Through Rose-tinted Contact Lenses: Gold Nanocomposites Help the Color-Blind See the World Differently
Using red-tinted glasses can make colors more prominent, but achieving this correction in a comfortable manner is more challenging.
By Jade Sterling
A collaborative team of researchers from Khalifa University and Imperial College London has developed a new contact lens that could help people with color blindness. Rather than the conventional approach, using dyes to tint lenses, the research team uses gold nanoparticles to filter red and green light, creating a safer way to see colors.
The research team includes, Associate Professor of Mechanical Engineering, Postdoctoral Fellow,, Postdoctoral Fellow, and recent MSc graduate, all from Khalifa University, along with Dr. Alil Yetisen, Associate Professor of Chemical Engineering at Imperial College London. They published their work last month in.
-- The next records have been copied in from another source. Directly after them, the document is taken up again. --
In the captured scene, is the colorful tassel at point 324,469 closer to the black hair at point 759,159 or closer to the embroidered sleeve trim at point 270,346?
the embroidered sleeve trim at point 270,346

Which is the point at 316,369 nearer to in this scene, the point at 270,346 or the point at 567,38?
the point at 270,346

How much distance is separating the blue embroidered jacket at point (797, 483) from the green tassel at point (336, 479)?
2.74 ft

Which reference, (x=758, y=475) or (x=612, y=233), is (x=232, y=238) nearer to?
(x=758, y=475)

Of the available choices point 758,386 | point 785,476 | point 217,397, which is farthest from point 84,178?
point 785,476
Problems with distinguishing red from green restrict people from working in fields where color recognition is critical, but can also have everyday ramifications as simple as deciding whether a banana is ripe or selecting matching clothes.
The retina of the eye has three types of cones: one perceives blue light, another green, and the third red. These cones work together to allow people to see the whole spectrum of colors, except when one doesn’t work properly.
“Color vision deficiency (CVD), more commonly known as color blindness, is an inherited ocular disorder that limits the sufferer’s ability to distinguish between specific colors,” explained Dr. Butt. “Red-green color blindness is the most prevalent form of CVD, with most sufferers relying on wearables to manage the difficulties in day-to-day tasks. The most common wearable is a form of tinted glass.”
Deuteranomaly, which occurs mostly in men, is a condition in which the photoreceptor responsible for detecting green light responds to light associated with red. This can be improved using red-tinted glasses, which make the colors more prominent, but achieving this correction in a comfortable manner is more challenging. Glasses based on this approach are commercially and readily available, but they are bulky and can be uncomfortable. Contact lenses do exist, but their reported effectiveness varies among tested patients and the stability of the dyes within the contact lenses is insufficient for daily use.
“Research on CVD management techniques has shown that dyed contact lenses are expensive and have leaching and toxicity problems,” explained Dr. Butt. “We used gold nanoparticles instead. Noble metal nanoparticles, particularly gold and silver, have excellent electrical and optical properties, making them suitable for various biomedical applications, while they also display excellent light absorption and scattering properties.”
Conventional color-correcting lenses are made with certain minerals to absorb and filter out some of the wavelengths between green and red that confuse the photoreceptors. With less color overlap, the brain gets a clearer signal to help distinguish between the problem colors, but this does reduce the amount of light getting into the eye.
Gold, on the other hand, has been used for hundreds of years in cranberry glass, where red glass is made by adding gold salts to molten glass. Gold nanocomposites are non-toxic and scatter light in such a way as to create this red glass look. The researchers believed this scattering quality could be leveraged and incorporated into contact lens material to improve the red-green contrast safely and effectively.
Dr. Butt and colleagues put their theory to test and designed a contact lens with embedded gold nanoparticles that successfully filtered out the range of optical wavelengths at which CVD patients have difficulty distinguishing between specific colors.
The gold nanoparticles were embedded into a hydrogel polymer, which was shaped into the contact lenses, producing rose-tinted gels that filtered the light where red and green overlap. Importantly, the lenses were also studied for the effect of the nanoparticles on the water content and hydration for the eyes. The researchers found that the gold did not have an appreciable effect on the water content of the gel, meaning it can be used in contact lens applications without any undesirable side effects.
When compared with commercially available glasses and dyed lenses, the team’s lenses were just as effective, with comparable water content.
Now, the team aims to investigate the oxygen permeability of the hydrogel used in their lenses, before they can be deployed and help people with CVD to see the world differently.